Assignment
Duplicate the passage of the wellness essay that begins at the words "Once I worked" and stops after the words "steps before sunrise.".

If my wellness journey were a situationship, it would be the one where I ignored a man’s every red flag because the [redacted] was immaculate. The aesthetics of wellness are just like that man—gorgeous, and how it makes you feel distracts from the larger issues it presents. In 2017, when my journey began in earnest, I loved the matching sets, the farmers market hauls, and the sunrise yoga sessions—I still do, because, well, it’s complicated. But, soon, this love story morphed into a capitalistic pursuit I was too invested in to admit that looking well and being well had nothing to do with each other.

By 2019, my chase had matured into two intense routines. The morning went exactly like this:

  • Wake up at 6 AM

  • Make ginger tea

  • Take AM supplements

  • 30 minutes of power yoga

  • Shower

  • Coffee

  • Commute to work

  • Hop off the train at Gallery Place to walk a mile to the office

And the evenings:

  • Leave work at 6 PM

  • Hit the Crunch Fitness in downtown DC for 45-60 minutes to workout

  • Walk five blocks back up 12th to Eaton for about an hour in an infrared sauna—only a few days a week though. I’m not made of money.

  • Walk to the metro station—another five or six blocks—to head home

I was heavily inspired by the rising wellness influencers just beginning to take over Instagram with their very aesthetic depictions of their lives.1 Such a mirage is why I’d built my daily life off their Pinterest boards. It was perfect looking, majestic, aspirational, and it gave me the same high I got from the Marlboros I’d put down three years prior.

It also gave me the same temporary relief from my anxiety. I’m a highly functioning anxious person, according to my therapist, so, naturally, I was drawn to systematized presentations of wellness. Being “that girl”—the rigidity, the optimization, the relentless self-monitoring it requires—is how an impending anxiety attack pregames for women like me. I couldn’t see at the time that building my life around aesthetics wouldn’t make me well. It would only manage my unhappiness and feed my perfectionism (read: anxiety). It would only do that for so long before the oasis fizzled against the horizon of my discontent with myself.

Once I worked through the personal aspects of all this—years of therapy, y’all—I started noticing the same pattern everywhere. I saw it in the 5 AM girlies, the women with the “non-negotiable” morning routines, and the women filming themselves hitting 10,000 steps before sunrise.

This rigidity is often our nervous system trying to build a cage it can control because everything outside of it is ungovernable.

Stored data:
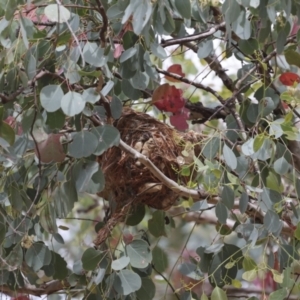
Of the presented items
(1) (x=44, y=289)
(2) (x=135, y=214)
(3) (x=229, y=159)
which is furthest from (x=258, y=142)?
(1) (x=44, y=289)

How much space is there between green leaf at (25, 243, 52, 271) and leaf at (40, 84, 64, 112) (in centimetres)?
32

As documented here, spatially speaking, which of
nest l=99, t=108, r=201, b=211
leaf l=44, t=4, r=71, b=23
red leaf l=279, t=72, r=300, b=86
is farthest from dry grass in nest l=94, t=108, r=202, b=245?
leaf l=44, t=4, r=71, b=23

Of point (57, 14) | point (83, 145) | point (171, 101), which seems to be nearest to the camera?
point (57, 14)

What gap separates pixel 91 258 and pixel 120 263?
0.06m

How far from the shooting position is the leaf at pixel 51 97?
113 cm

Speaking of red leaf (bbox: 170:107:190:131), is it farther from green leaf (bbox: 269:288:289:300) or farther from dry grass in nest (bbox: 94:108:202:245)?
green leaf (bbox: 269:288:289:300)

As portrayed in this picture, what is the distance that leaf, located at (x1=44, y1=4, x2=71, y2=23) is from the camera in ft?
3.55

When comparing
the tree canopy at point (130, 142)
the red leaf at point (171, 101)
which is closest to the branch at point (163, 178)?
the tree canopy at point (130, 142)

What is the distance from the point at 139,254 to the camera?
1.30 metres

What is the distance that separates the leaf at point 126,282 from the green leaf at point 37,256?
5.9 inches

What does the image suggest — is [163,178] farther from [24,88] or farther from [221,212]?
[24,88]

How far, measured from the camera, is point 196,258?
1526 mm

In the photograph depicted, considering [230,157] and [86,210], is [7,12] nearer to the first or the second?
[230,157]

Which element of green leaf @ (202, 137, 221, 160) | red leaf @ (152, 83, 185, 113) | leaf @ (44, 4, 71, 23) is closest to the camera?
leaf @ (44, 4, 71, 23)
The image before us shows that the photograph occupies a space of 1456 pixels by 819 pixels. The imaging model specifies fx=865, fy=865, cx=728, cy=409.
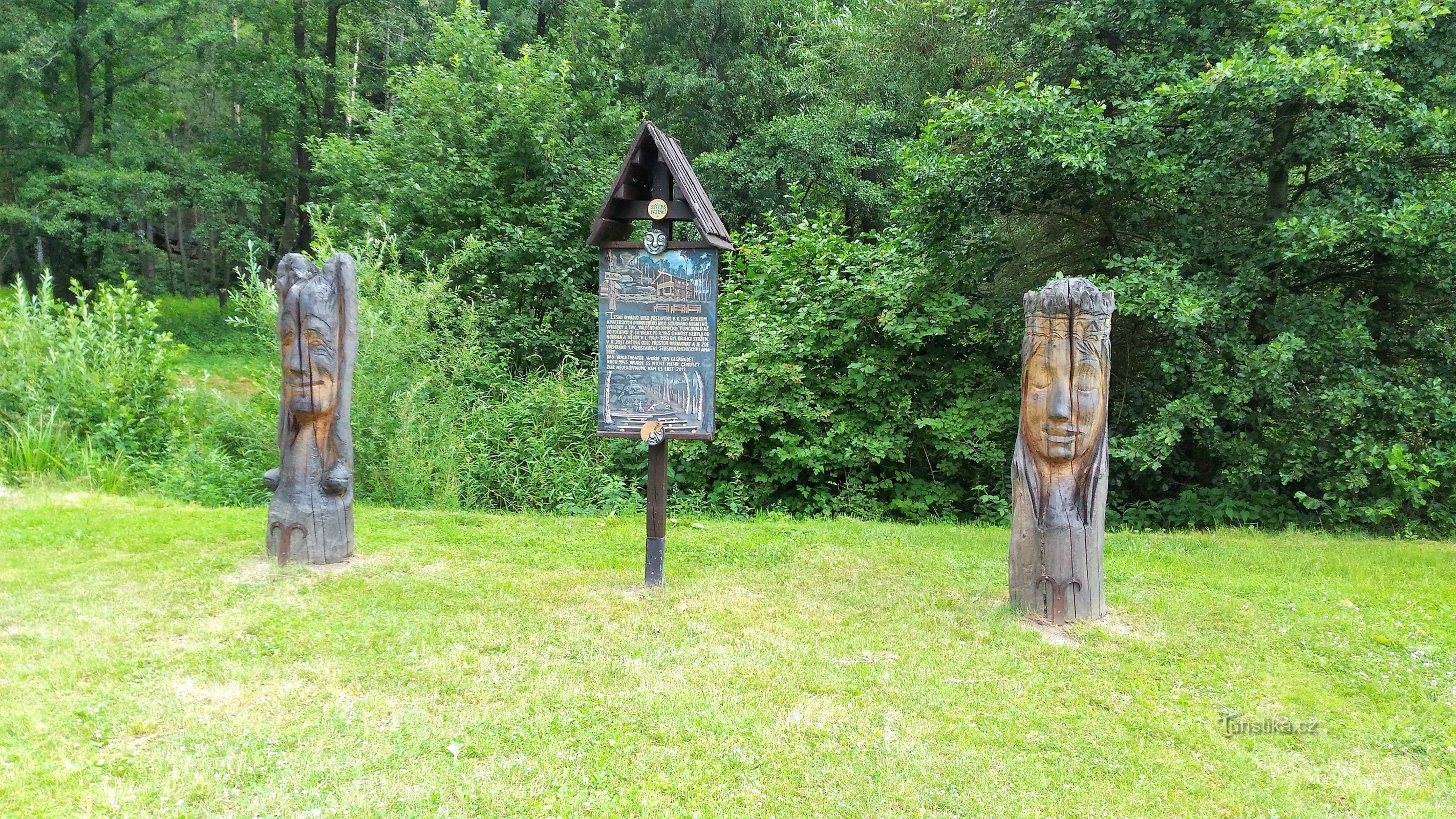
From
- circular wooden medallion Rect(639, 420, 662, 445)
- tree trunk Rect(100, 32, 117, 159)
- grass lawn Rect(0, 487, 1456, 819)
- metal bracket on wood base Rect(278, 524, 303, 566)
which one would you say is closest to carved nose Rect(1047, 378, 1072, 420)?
grass lawn Rect(0, 487, 1456, 819)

Result for this exercise
Once I worked through the personal aspects of all this—years of therapy, y’all—I started noticing the same pattern everywhere. I saw it in the 5 AM girlies, the women with the “non-negotiable” morning routines, and the women filming themselves hitting 10,000 steps before sunrise.